DATA TO PROCESS:
--------

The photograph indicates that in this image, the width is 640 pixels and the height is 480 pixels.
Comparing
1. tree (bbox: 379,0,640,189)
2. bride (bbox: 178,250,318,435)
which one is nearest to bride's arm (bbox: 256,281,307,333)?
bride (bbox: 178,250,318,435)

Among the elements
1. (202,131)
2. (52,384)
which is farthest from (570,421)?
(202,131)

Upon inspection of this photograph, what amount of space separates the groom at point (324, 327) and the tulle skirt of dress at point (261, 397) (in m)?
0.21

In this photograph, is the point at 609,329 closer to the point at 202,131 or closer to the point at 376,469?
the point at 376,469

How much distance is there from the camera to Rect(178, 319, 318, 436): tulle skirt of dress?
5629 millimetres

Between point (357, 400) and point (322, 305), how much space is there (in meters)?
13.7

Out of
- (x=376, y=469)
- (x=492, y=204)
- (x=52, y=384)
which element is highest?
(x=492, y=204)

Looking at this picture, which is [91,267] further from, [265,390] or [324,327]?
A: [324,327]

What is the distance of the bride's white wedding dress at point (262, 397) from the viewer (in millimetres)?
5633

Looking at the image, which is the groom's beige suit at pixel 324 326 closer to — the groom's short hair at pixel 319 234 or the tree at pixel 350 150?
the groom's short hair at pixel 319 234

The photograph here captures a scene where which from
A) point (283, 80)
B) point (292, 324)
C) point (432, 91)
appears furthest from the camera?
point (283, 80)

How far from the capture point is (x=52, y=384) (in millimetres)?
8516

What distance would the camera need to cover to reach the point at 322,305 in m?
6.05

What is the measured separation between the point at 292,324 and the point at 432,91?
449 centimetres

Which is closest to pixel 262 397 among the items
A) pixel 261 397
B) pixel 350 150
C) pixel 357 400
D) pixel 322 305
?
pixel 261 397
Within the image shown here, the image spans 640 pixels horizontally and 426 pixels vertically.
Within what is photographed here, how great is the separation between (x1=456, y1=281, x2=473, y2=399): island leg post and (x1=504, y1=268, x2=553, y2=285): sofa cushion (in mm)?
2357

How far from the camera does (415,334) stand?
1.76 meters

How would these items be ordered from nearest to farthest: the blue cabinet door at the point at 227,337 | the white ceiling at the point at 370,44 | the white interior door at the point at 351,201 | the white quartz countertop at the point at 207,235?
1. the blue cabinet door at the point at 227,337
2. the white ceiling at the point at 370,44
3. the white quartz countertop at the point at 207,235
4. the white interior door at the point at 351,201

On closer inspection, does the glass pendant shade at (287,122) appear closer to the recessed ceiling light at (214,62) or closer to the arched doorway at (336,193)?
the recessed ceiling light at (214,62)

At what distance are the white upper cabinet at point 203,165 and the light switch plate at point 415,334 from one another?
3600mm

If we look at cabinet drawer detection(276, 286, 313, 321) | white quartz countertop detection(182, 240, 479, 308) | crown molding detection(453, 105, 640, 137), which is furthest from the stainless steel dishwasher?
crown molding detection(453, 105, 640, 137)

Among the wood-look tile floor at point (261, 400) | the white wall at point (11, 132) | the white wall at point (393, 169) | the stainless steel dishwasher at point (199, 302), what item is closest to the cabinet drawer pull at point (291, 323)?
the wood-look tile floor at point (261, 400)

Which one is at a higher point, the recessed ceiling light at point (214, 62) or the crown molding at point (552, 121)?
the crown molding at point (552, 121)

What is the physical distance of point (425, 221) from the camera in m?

--------

GIVEN REQUEST: Collect every line in the listing above that contains the word "dishwasher" and copy each of those lines unchanged.

RESPONSE BELOW:
If we look at cabinet drawer detection(276, 286, 313, 321) | white quartz countertop detection(182, 240, 479, 308) | crown molding detection(453, 105, 640, 137), which is furthest from the stainless steel dishwasher?
Among the wood-look tile floor at point (261, 400) | the white wall at point (11, 132) | the white wall at point (393, 169) | the stainless steel dishwasher at point (199, 302), what item is closest to the cabinet drawer pull at point (291, 323)?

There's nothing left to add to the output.